If "intentional" assault and "negligent" assault are two distinctly different crimes, as the Government contends, the Court of Appeals of North Carolina could not have reached the conclusion it did in Spellman. Likewise, in other North Carolina cases involving assault prosecutions, "actual intent" and "culpable negligence" are treated as two distinct means of proving the same intent element. See State v. Agnew, 164 S.E. 578, 580 (N.C. 1932) (The court held that the State could meet its burden of proving assault or assault with a deadly weapon by showing "the injury was intentional or the proximate result of criminal negligence."); State v. Coffey, 259 S.E.2d 356, 357 (N.C. App. 1979) (The indictment charged assault with a deadly weapon inflicting serious injury, and the court rejected the defendant's claim that the State did not sufficiently prove intent and found it was sufficient that it had shown he acted with culpable and criminal negligence).
The Government's argument before this court is almost identical to an argument recently rejected by the Fourth Circuit Court of Appeals. In Barcenas-Yanez, No. 15-4363, 2016 WL 3408889 (4th Cir. 2016), the Appellant appealed his 60-month sentence, which was based in significant part on the district court's conclusion that his 1997 aggravated assault conviction under a Texas statute constituted a predicate "crime of violence" under the reentry sentencing guideline, U.S.S.G. § 2L1.2(b)(1)(A). Id. at *1.
The Texas statute set out alternative means of satisfying the mens rea element of the Texas statute, and the court addressed whether this rendered the statute divisible such that the state law can be said to have created two offenses: one involving a reckless mens rea and the other involving a knowing or intentional mens rea. Id. at *3. The Government argued that the Texas statute was divisible; thus, the court could consider the text of the statute along with state court opinions interpreting the statute. Id. The Government further argued that the court could consider any charging documents, such as the charging document relied on by the district court in this case. Id.
The Fourth Circuit rejected the Government's argument that the modified categorical approach could be applied because the Texas statute was divisible, holding that "'[a] statute is indivisible when the jury need not agree on anything past the fact that the statute was violated.'" Id. (quoting United States v. Fuertes, 805 F.3d 485, 498 (4th Cir. 2015) (citation and quotation marks omitted)). The Fourth Circuit further held that "'[a]ny statutory phrase that-explicitly or implicitly-refers to multiple, alternative means of commission must still be regarded as indivisible if the jurors need not agree on which method of committing the offense the defendant used.'" Id. (quoting Fuertes, 805 F.3d at 498) (citation and quotation marks omitted). Finally, the Fourth Circuit held that "[o]nly when [the] law requires that in order to convict the defendant the jury must unanimously agree that he committed a particular substantive offense contained within the disjunctively worded statute are we able to conclude that the statute contains alternative elements and not alternative means." Id. (quoting Fuertes, 805 F.3d at 498 (second alteration in original) (citation and quotation marks omitted)).

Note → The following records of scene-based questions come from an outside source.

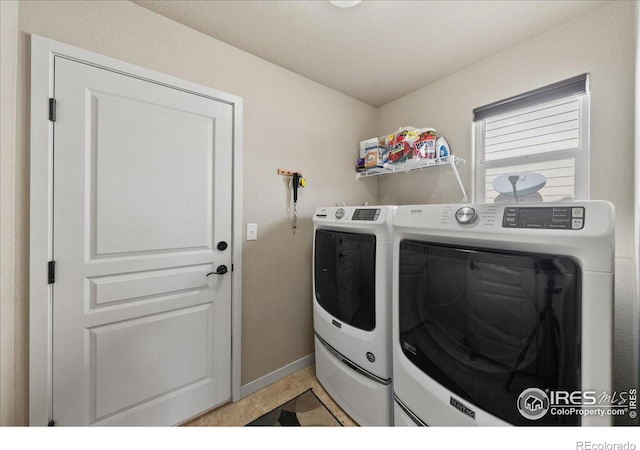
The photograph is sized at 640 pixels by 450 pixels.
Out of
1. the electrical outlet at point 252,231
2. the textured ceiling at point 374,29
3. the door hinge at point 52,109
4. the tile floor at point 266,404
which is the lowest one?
the tile floor at point 266,404

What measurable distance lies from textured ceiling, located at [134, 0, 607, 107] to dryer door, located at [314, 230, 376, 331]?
1.27 metres

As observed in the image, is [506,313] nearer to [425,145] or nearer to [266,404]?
[425,145]

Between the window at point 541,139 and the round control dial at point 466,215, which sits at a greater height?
the window at point 541,139

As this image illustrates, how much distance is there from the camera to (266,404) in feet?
5.69

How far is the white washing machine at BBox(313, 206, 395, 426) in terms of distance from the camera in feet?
4.49

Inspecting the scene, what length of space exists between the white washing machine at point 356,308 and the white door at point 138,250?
0.67m

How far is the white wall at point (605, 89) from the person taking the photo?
1.24 meters

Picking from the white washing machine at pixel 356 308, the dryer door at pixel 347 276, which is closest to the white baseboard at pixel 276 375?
the white washing machine at pixel 356 308

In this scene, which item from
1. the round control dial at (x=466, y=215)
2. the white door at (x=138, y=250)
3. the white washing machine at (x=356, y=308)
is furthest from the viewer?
the white washing machine at (x=356, y=308)

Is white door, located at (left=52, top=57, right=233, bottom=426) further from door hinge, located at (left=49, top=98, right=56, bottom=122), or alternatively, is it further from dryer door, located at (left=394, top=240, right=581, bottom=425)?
dryer door, located at (left=394, top=240, right=581, bottom=425)

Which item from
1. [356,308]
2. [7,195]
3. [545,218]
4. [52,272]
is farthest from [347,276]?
[7,195]

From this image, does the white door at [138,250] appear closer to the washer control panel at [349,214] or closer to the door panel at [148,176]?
the door panel at [148,176]

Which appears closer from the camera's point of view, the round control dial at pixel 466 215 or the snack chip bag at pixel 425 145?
the round control dial at pixel 466 215

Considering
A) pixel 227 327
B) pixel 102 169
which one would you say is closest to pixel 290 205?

The reasons that the Fourth Circuit held that Texas statute was not divisible and the modified categorical approach was not applicable in Barcenas-Yanez also hold true in the instant case. Specifically, while North Carolina AWDWISI can be committed either intentionally or with culpable negligence, these are alternative means of commission, not elements. This is so because the jurors do not have to agree on the defendant's state of mind. In fact, jurors need only agree that the defendant acted either intentionally or with culpable negligence.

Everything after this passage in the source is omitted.